I’m often asked ‘how do I learn [insert something new here]?’, or ‘what approach do you use for learning something new?’. You can learn many ways, we all have different styles of learning so you should experiment to find out what works for you
In software development, learning by doing should never be ignored as a useful technique. It’s one thing to learn something at a high level by listening to a podcast, reading something online or in a book, but the next step if you really want to learn the ins and outs is to do it yourself.
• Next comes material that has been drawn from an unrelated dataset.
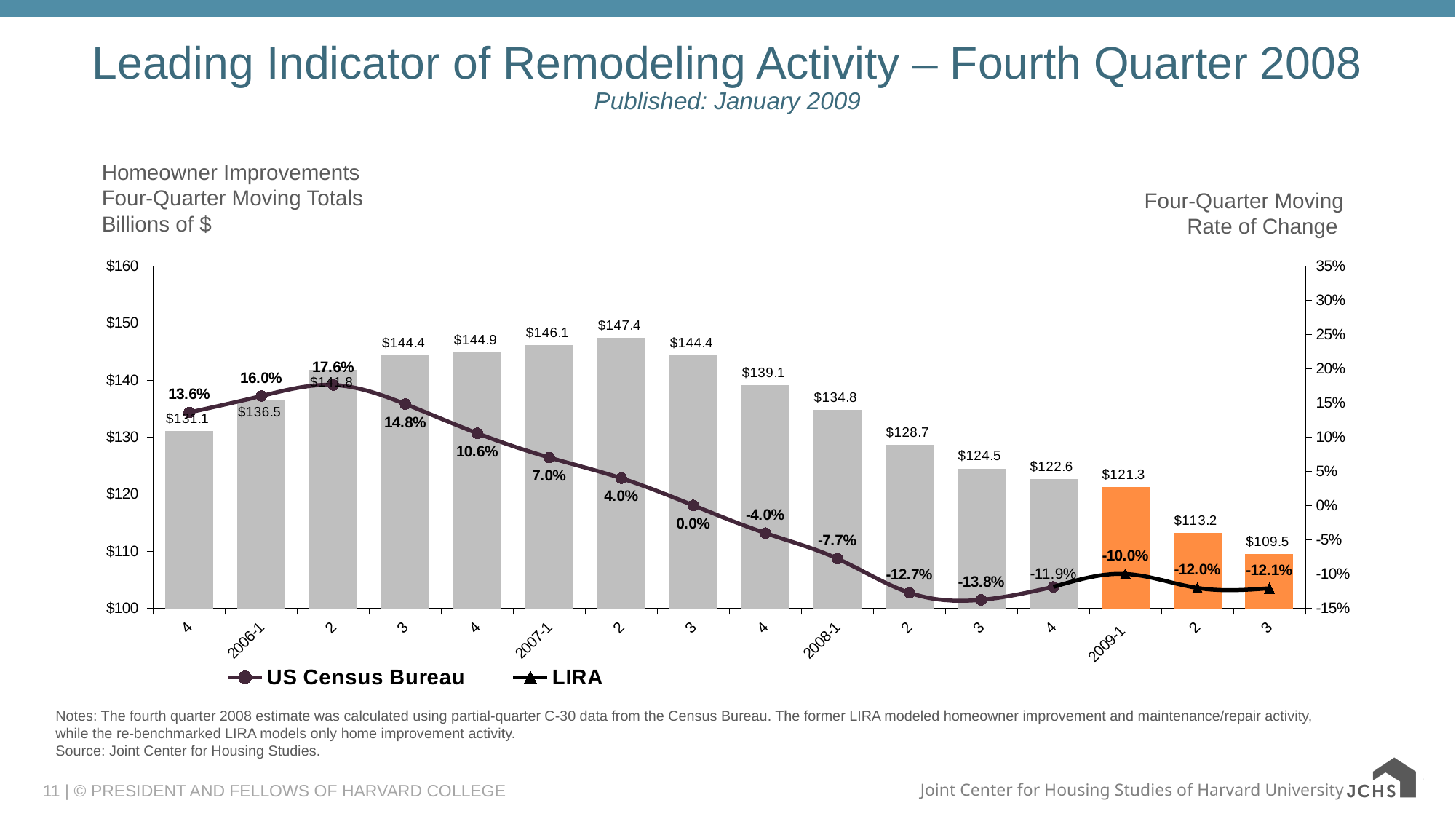
How many series does the legend list? 2 Which quarter has the highest homeowner improvements bar? 2007-2 Does the four-quarter moving rate of change rise or fall from 2006-2 to 2008-3? fall What is the four-quarter moving rate of change shown for 2009-1? -10.0% What is the four-quarter moving total of homeowner improvements for the second quarter of 2007 (the bar labelled 2 after 2007-1)? $147.4 How many quarterly bars are plotted on the chart? 16 What is the lowest homeowner improvements value shown on the chart? $109.5 Which is larger, the homeowner improvements bar for 2008-4 or for 2009-1? 2008-4 What is the difference between the homeowner improvements bars for 2008-1 and 2009-1? $13.5 What is the highest four-quarter moving rate of change shown on the line? 17.6% Is the homeowner improvements value for 2008-2 greater or less than $130? less What kind of chart is shown on the slide? Combined bar and line chart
Here’s an example of why this approach is valuable. You overhear a guy talking about how a machine is turned on: ‘to turn on the machine you press this button’. Some time later someone else asks you how to turn on the machines, and remembering the conversation earlier, ‘you press this button here’ – the other guy presses it, and nothing happens. Huh, what went wrong?
If you’d tried to turn on the machine yourself earlier you would have found out, probably by trial and error, that there’s a key and it needs to be turned to the ‘on’ position before you press the button. There’s no way you would have learned this just by the earlier conversation, but if you’d tried to turn on the machine yourself, if the key was in the ‘off’ position then the button wouldn’t have worked and so you would have started to investigate further, get the manual, or go and find the other guy and ask some questions.
This is rather contrived example to make a point, and how much detail you need or want to know about any given topic of course varies. However, in software development, I don’t think anyone would argue that you don’t learn to program by reading a book; you learn by doing, you learn by writing code. Go write some code, you might learn something.